TASK INPUTS.

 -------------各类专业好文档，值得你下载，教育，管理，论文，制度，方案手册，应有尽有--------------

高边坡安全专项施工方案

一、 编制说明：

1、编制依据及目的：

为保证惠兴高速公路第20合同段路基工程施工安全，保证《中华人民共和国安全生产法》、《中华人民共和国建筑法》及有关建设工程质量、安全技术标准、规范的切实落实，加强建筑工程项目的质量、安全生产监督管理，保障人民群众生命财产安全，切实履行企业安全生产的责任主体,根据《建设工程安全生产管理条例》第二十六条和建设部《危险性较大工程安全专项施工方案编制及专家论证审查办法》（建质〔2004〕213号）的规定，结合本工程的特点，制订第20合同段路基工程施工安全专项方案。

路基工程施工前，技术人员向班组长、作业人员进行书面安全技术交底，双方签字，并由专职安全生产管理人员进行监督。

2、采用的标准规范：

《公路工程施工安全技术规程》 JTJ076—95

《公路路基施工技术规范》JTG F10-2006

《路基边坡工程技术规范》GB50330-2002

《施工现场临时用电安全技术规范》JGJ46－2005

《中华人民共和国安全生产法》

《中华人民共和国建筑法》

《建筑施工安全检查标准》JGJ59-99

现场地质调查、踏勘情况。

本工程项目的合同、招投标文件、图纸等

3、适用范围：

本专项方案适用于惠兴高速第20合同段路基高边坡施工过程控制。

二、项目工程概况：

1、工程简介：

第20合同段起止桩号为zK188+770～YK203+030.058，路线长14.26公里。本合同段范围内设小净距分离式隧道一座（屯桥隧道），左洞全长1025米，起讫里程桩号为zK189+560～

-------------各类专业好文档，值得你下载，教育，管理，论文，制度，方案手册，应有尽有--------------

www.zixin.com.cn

ACTIVITY.
Please copy out each entry exactly as it appears above.

ANSWER TO THIS EXERCISE.
 -------------各类专业好文档，值得你下载，教育，管理，论文，制度，方案手册，应有尽有--------------

高边坡安全专项施工方案

一、 编制说明：

1、编制依据及目的：

为保证惠兴高速公路第20合同段路基工程施工安全，保证《中华人民共和国安全生产法》、《中华人民共和国建筑法》及有关建设工程质量、安全技术标准、规范的切实落实，加强建筑工程项目的质量、安全生产监督管理，保障人民群众生命财产安全，切实履行企业安全生产的责任主体,根据《建设工程安全生产管理条例》第二十六条和建设部《危险性较大工程安全专项施工方案编制及专家论证审查办法》（建质〔2004〕213号）的规定，结合本工程的特点，制订第20合同段路基工程施工安全专项方案。

路基工程施工前，技术人员向班组长、作业人员进行书面安全技术交底，双方签字，并由专职安全生产管理人员进行监督。

2、采用的标准规范：

《公路工程施工安全技术规程》 JTJ076—95

《公路路基施工技术规范》JTG F10-2006

《路基边坡工程技术规范》GB50330-2002

《施工现场临时用电安全技术规范》JGJ46－2005

《中华人民共和国安全生产法》

《中华人民共和国建筑法》

《建筑施工安全检查标准》JGJ59-99

现场地质调查、踏勘情况。

本工程项目的合同、招投标文件、图纸等

3、适用范围：

本专项方案适用于惠兴高速第20合同段路基高边坡施工过程控制。

二、项目工程概况：

1、工程简介：

第20合同段起止桩号为zK188+770～YK203+030.058，路线长14.26公里。本合同段范围内设小净距分离式隧道一座（屯桥隧道），左洞全长1025米，起讫里程桩号为zK189+560～

-------------各类专业好文档，值得你下载，教育，管理，论文，制度，方案手册，应有尽有--------------

www.zixin.com.cn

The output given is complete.